11 Februari, 2015

Ulang Tahun Anggun

Hari sabtu aku tak bisa mengajar TPQ, karena aku harus rapat di Gombong. Aku lupa sore itu anggun ulang tahun, rupanya dia sudah membawa kue ultah untuk dirayakan bersama.Sore itu kak nadia dan Jasmina yang menggantikan aku mengajar mengaji.
Bisa kubayangkan, betapa kecewanya anggun, karena tak bisa merayakan ulang tahun bersama. Kue nya dibawa pulang lagi kerumah.
Hari senin sore tiba, lebih gasik dari biasanya anggun dan ayu, kakaknya sudah datang ke mushola. Lalu mengetuk pintu, assalamu'alaikum, wa'alaikum salam, jawabku. Aku segera menemui merek diluar.
Bu, nanti potong kue," kata ayu. Oya, kemarin kesini ya, maaf ya, ibu tak bisa mengajar karena ada rapat. Akhirnya, sesuai kesepakatan, semua mengaji dulu, setelah selesai, baru acara potong kue dan tiup lilin dilakukan.




Yusuf

Ada yang menarik, yusuf gak diperolehkan ikut acara ulangtahun oleh anggun.
Yusuf sengaja tidak diberitahu, bahwa sore itu ada perayaan ulang tahun.
Mereka berbisik padaku bahwa, aku tak boleh mengabarkan kan acara ini pada yusuf.
Karena yusuf juga kebetulan ingin pulang, maka yusufpun pergi, dia tidak ikut acara itu.

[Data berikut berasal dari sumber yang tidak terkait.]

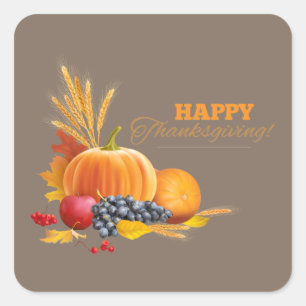 Happy thanksgiving Stickers Fyrkantigt Klistermärke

Setelah yusuf pergi, aku menasehati anak anak. Kalian tidak boleh seperti itu. Ulang tahun kan untuk berbagi, apa salah yusuf tak boleh ikut acara ini? Dia kan suka memberi kalian jajan juga, Meskipun yusuf kadng suka pamer, kita tak boleh jahat padanya.
Oke, sekarang yusuf sudah pulang, kita lanjutkan acara ini. Anak anakpun terdiam.

Aku langsung merubah suasana tegang dengan menyanyi sambil bertepuk tangan. Pnjang umurnya panjang umurnya panjang umur dan serta mulia......Happy birhday to you...happy birthday to you...

Sebelum menipu lilin, aku memimpin doa bersama, agar anggun menjadi anak yg solehah, dimudahkan rizkinya, diluaskan ilmunya, dan semua kita semua di beri kebahagiaan di dunia dan akherat.

Lalu, saatnya meniup lilin, lilin pun ditiup, lalu kue dipotong, dan dibagikan rata ke semua anaka yang datang.

Masih ada kue yang tersisa, ada 5 potong. Oke, sekarang masih ada  potong kue, bagaimana jika 5 potong ini, satu diberikan padan sesa, kebetulan hari ini dia tidak masuk, dan satu potong lagi untuk yusuf, kataku. Anggun setuju. Terimakasih anggun, kamu memang anak yang hebat. Aku mengambilkan dus untuk menaruh kue. acara selesai, merekapun pulang dengan gembira.